Elon ha fatto causa (rigettata per vizio formale) a OpenAI, di cui era socio, perché avrebbe tradito la mission di restare non-profit. Ma più che gli ideali, a mister Tesla interessa non arrivare secondo.
«L’hanno rimasto solo», citando Vittorio Gassman nell’Audace colpo dei soliti ignoti. Beffardo destino, quello di Elon Musk. Neanche fosse un contrappasso dantesco, l’uomo che dice di avere a cuore il futuro dell’intera umanità è lo stesso che, in alcuni dei reel più recenti che circolano in Rete, appare isolato, evitato pressoché dall’umanità intera. Ma lui non demorde. Così la sua preoccupazione per le «magnifiche sorti e progressive» (questa volta la cit. è da La ginestra di Giacomo Leopardi) è sbarcata anche nelle aule di tribunale grazie alla causa intentata contro Sam Altman, numero uno di OpenAI, l’azienda dietro ChatGPT. L’accusa mossa dal nostro è quella di aver tradito il patto originario di mantenere OpenAI una non-profit e di averla invece trasformata in una macchina da soldi.
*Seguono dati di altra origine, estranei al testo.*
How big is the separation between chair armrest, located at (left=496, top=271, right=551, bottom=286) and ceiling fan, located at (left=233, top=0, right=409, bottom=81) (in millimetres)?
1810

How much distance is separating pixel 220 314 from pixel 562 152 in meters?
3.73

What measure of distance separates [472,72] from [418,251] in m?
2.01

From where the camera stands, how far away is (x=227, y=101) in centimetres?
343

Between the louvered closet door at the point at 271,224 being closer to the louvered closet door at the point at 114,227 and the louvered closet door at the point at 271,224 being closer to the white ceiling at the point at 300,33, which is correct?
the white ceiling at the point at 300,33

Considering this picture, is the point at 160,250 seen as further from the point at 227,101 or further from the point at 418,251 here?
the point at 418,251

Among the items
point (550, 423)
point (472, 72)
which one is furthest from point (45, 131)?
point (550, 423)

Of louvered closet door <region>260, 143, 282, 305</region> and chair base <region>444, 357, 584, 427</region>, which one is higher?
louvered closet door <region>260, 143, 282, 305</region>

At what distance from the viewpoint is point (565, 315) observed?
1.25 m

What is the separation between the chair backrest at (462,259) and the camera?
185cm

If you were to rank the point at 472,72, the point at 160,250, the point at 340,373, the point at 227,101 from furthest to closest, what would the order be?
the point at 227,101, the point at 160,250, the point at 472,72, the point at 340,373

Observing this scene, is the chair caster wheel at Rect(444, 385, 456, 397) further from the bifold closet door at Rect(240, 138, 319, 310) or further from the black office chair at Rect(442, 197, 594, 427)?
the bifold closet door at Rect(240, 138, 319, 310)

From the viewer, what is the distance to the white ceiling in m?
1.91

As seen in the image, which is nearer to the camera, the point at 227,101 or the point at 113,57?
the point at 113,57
Il Ceo di OpenAI Sam Altman (Ansa).
Elon, abbiamo imparato a conoscerti
Chiariamo subito. Non che l’uno sia meglio dell’altro. Ma forse a Elon sfugge che, nel corso degli anni, abbiamo imparato a conoscerlo. E, proprio per questo, grazie a massicce dosi di anticorpi, non ce la beviamo più. Così finisce (per il momento) che il tribunale federale di Oakland, in California, abbia rigettato la causa per un vizio formale, senza neanche entrare davvero nel merito della questione. Il che offre lo spunto per capire la portata simbolica di questo scontro tra titani.